Antarctica is known for its ice but beneath that icy sheet, there is a fire as well in the form of subglacial volcanoes. A new study reflected that the melting of Antarctic Glaciers is not only due to climate change, but also due to the subglacial volcanoes and other geothermal “hotspots”. Previously which was believed that the Western Antarctic Glaciers have been melting due to the change in climate, this study on Western Antarctic completely changes our understanding of conditions beneath the West Antarctic Ice Sheet.
The Thwaites Glacier was recently in the news due to its rapid melting under the effect of oceanic erosion and climate change. It was discovered by Researchers at the Institute for Geophysics and The University of Texas at Austin (UTIG), that the Thwaites Glacier in the Western Antarctic is not only being eroded by the ocean, but by geothermal heat beneath the Earth surface.
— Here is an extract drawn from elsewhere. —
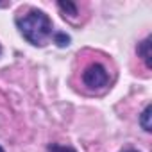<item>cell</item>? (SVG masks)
Wrapping results in <instances>:
<instances>
[{"instance_id":"1","label":"cell","mask_w":152,"mask_h":152,"mask_svg":"<svg viewBox=\"0 0 152 152\" xmlns=\"http://www.w3.org/2000/svg\"><path fill=\"white\" fill-rule=\"evenodd\" d=\"M16 25L22 36L36 47L47 45V41L54 36V27H52L50 18L43 11H38V9H32L27 15L16 18Z\"/></svg>"},{"instance_id":"2","label":"cell","mask_w":152,"mask_h":152,"mask_svg":"<svg viewBox=\"0 0 152 152\" xmlns=\"http://www.w3.org/2000/svg\"><path fill=\"white\" fill-rule=\"evenodd\" d=\"M83 81H84L86 86H90V88H93V90H95V88H104V86L107 84V81H109V75H107V72H106V68H104L102 64L93 63V64H90V66L84 70Z\"/></svg>"},{"instance_id":"3","label":"cell","mask_w":152,"mask_h":152,"mask_svg":"<svg viewBox=\"0 0 152 152\" xmlns=\"http://www.w3.org/2000/svg\"><path fill=\"white\" fill-rule=\"evenodd\" d=\"M138 54L141 56V59L145 61V64L150 68L152 66V52H150V38L143 39L140 45H138Z\"/></svg>"},{"instance_id":"4","label":"cell","mask_w":152,"mask_h":152,"mask_svg":"<svg viewBox=\"0 0 152 152\" xmlns=\"http://www.w3.org/2000/svg\"><path fill=\"white\" fill-rule=\"evenodd\" d=\"M150 118H152V106H147L145 111H143L141 116H140V125H141L147 132L152 131V122H150Z\"/></svg>"},{"instance_id":"5","label":"cell","mask_w":152,"mask_h":152,"mask_svg":"<svg viewBox=\"0 0 152 152\" xmlns=\"http://www.w3.org/2000/svg\"><path fill=\"white\" fill-rule=\"evenodd\" d=\"M54 41L57 43V47H68L70 45V36H66L64 32H54Z\"/></svg>"},{"instance_id":"6","label":"cell","mask_w":152,"mask_h":152,"mask_svg":"<svg viewBox=\"0 0 152 152\" xmlns=\"http://www.w3.org/2000/svg\"><path fill=\"white\" fill-rule=\"evenodd\" d=\"M57 6H59V9H61V11H64V13H70V15H77V7H75L72 2H59Z\"/></svg>"},{"instance_id":"7","label":"cell","mask_w":152,"mask_h":152,"mask_svg":"<svg viewBox=\"0 0 152 152\" xmlns=\"http://www.w3.org/2000/svg\"><path fill=\"white\" fill-rule=\"evenodd\" d=\"M50 152H75L73 148L70 147H61V145H52L50 147Z\"/></svg>"},{"instance_id":"8","label":"cell","mask_w":152,"mask_h":152,"mask_svg":"<svg viewBox=\"0 0 152 152\" xmlns=\"http://www.w3.org/2000/svg\"><path fill=\"white\" fill-rule=\"evenodd\" d=\"M0 152H4V148H2V147H0Z\"/></svg>"},{"instance_id":"9","label":"cell","mask_w":152,"mask_h":152,"mask_svg":"<svg viewBox=\"0 0 152 152\" xmlns=\"http://www.w3.org/2000/svg\"><path fill=\"white\" fill-rule=\"evenodd\" d=\"M129 152H136V150H129Z\"/></svg>"},{"instance_id":"10","label":"cell","mask_w":152,"mask_h":152,"mask_svg":"<svg viewBox=\"0 0 152 152\" xmlns=\"http://www.w3.org/2000/svg\"><path fill=\"white\" fill-rule=\"evenodd\" d=\"M0 54H2V48H0Z\"/></svg>"}]
</instances>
Areas of the glacier that sit near geologic features thought to be volcanic are melting faster than regions farther away from hotspots, said Dustin Schroeder, the study’s lead author and a geophysicist at the University of Texas at Austin.
Many Researchers have forecasted that the Thwaites Glacier is on the verge of collapse. However, Scientists at the University of Texas at Austin (UTIG) said in a statement that, “more data and computer modeling are needed to determine when the collapse will begin in earnest and at what rate the sea level will increase as it proceeds.” The UTIG researchers were able to identify significant sources of geothermal heat under the glacier using ice-penetrating airborne radar techniques, which are distributed over a large area.
Conclusion of the research was that minimum average geothermal heat flow underneath Thwaites Glacier is as high as 100 milliwatts per square meter, with hotspots over 200 milliwatts per square meter. This is extremely high compared to normal areas across the world that is around 65 milliwatts per square meter.
“It’s the most complex thermal environment you might imagine…And then you plop the most critical dynamically unstable ice sheet on planet Earth in the middle of this thing, and then you try to model it. It’s virtually impossible,” Don Blankenship, UTIG scientist says. Currently, most ice models are based on the assumption that geothermal heat is spread out evenly, but with this new study researchers have found that the geothermal heat is not spread out evenly and that different regions receive different intensities of heat.